Batov shook his head. ‘It’s a curious example your generals try to make,’ he said. ‘Hanging one kind of German soldier for behaving like another kind of German soldier. Do they suppose it will make us dislike the Germans a little less if you execute one of your own for killing Russians – after all, that’s what you’re here for, isn’t it? To get rid of us so that you can live in the space made by our absence? There’s a kind of schizophrenia working here.’
‘That’s just a medical name for hypocrisy,’ I said. ‘Which is the homage the Wehrmacht pays to virtue. Honour and justice in Germany are just a delusion. But it’s a delusion that someone in my line of work has to deal with every day. Sometimes I think that the greater insanity is not to be found in our leaders but in the judges I work for.’
‘I’m a doctor, so I prefer medical names. But if your government is schizophrenic, then mine is certainly dangerously paranoid. You’ve no idea.’
‘No. But it might be amusing to compare notes.’
Batov smiled. ‘Come with me,’ he said. ‘I’ll show you where you can buy the better stuff. It’s not great, but it won’t put you in hospital. At the SSMA we’re rather short of beds as it is.’
We went to another corner of the square – a quieter corner, on Kauf Strasse – where a man with a face like a box of iron filings and with whom Batov had clearly dealt before sold me a chekuschka, which was a quarter-litre of vodka from Estonia. The bottle was asymmetrical in a way that made you think you were already drunk, and the stuff looked no less suspicious than the samogon, but Batov assured me it was good stuff, which was probably why I decided to buy two and suggested he keep me company.
‘Drinking alone is never a good idea,’ I said. ‘Especially when you’re by yourself.’

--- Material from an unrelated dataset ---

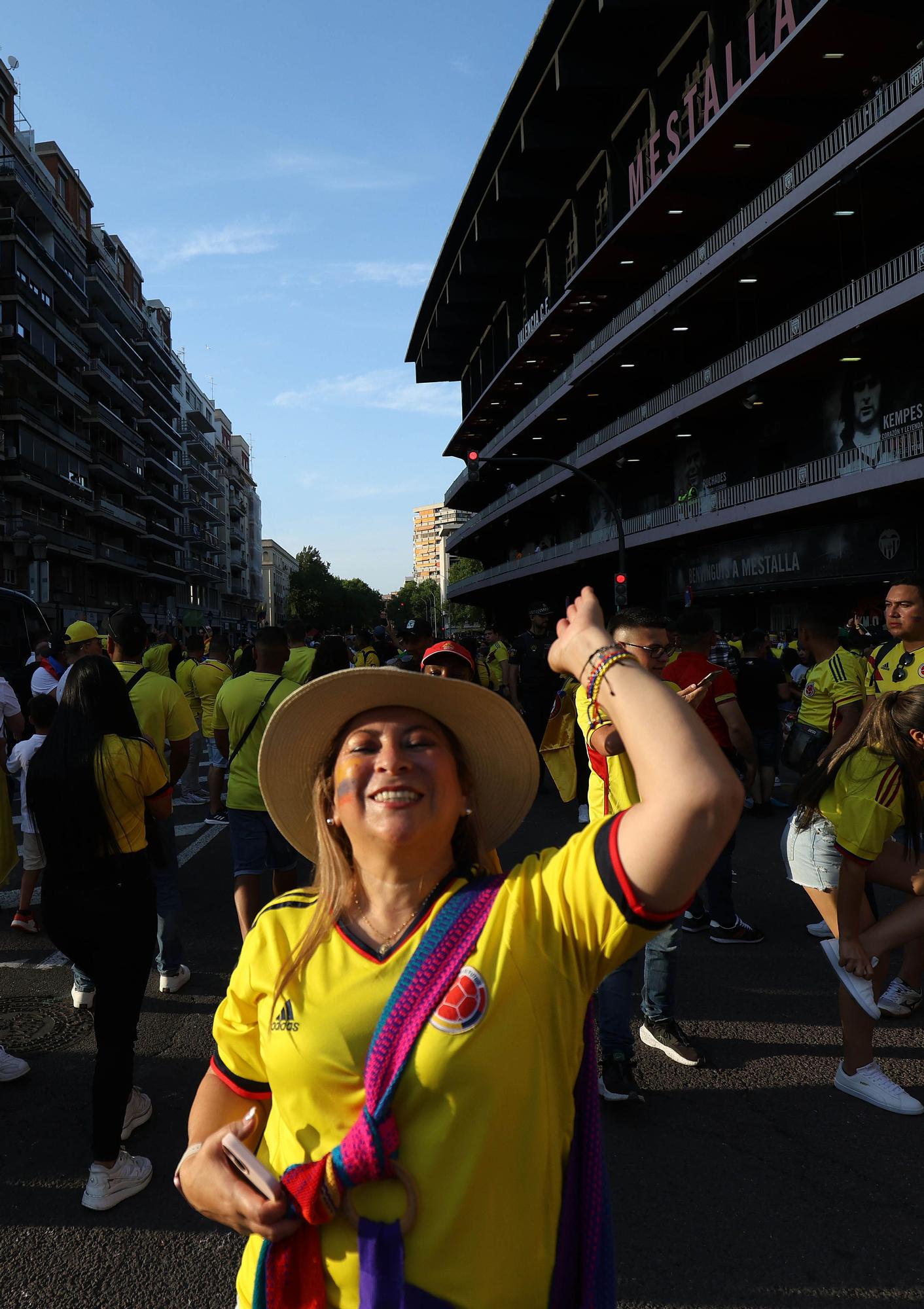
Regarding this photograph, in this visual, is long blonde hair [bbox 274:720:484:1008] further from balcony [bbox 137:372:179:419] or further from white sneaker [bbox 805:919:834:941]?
balcony [bbox 137:372:179:419]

‘I was on my way to the bakery on Bruckenstrasse.’ He shrugged. ‘But the chances are they won’t hav
e any bread anyway. And even when they do it’s like eating earth. So yes, I would like that. I live south of the river. On Gudunow Strasse. We can go there and drink these bottles if you like.’
‘Why do you use the German names for the streets and not your own Russian names?’

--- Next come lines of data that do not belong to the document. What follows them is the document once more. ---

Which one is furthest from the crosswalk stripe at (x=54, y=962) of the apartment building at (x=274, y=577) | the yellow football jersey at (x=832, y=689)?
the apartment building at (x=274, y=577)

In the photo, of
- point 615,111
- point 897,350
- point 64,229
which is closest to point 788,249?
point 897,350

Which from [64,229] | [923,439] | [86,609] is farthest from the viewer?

‘Because then you wouldn’t know where I was talking about. Of course this might just be a cunning trap. Me being an Ivan, I could have decided to lure you back to my place where some partisans are waiting to cut off your ears and nose and your balls.’
‘You’d be doing me a favour. It’s my ears and nose and my balls that seem to get me in trouble.’ I nodded firmly. ‘Let’s go, doctor. It would be nice to spend time with a Russian who’s not an Ivan, or a Popov, or a Slav, or a subhuman. It would be good to be with a Russian who’s just a man.’
‘Oh my God, you’re an idealist,’ said Batov. ‘And clearly a dangerous one at that. It’s obvious to me that you’ve been sent here to Russia to put that idealism severely to the test. Which is perfectly understandable. And rather perceptive of your superiors. Russia is the best place for a cruel experiment like that. This is the country for cruel experiments – it’s where idealists are sent to die, my friend. Killing people who believe in things is our national sport.’
With the bottles in Batov’s empty shopping bag we went and found my car and drove over the rickety temporary wooden bridge that connected the southern part of the city with the northern part: German engineers had been busy. But Russian women were, it seemed, no less industrious; on the banks of the Dnieper they were already hard at work building the wooden rafts that would transport things into the city when the river was properly navigable.
‘Is it the women who do all the work here?’ I asked.
‘Someone has to, don’t you think? It will be the same for you Germans one day, you mark my words. It’s always the women who rebuild the civilizations that the men have done their best to destroy.’
Batov lived alone in a surprisingly spacious apartment in a largely undamaged building that was painted the same shade of green as many of the churches and public buildings.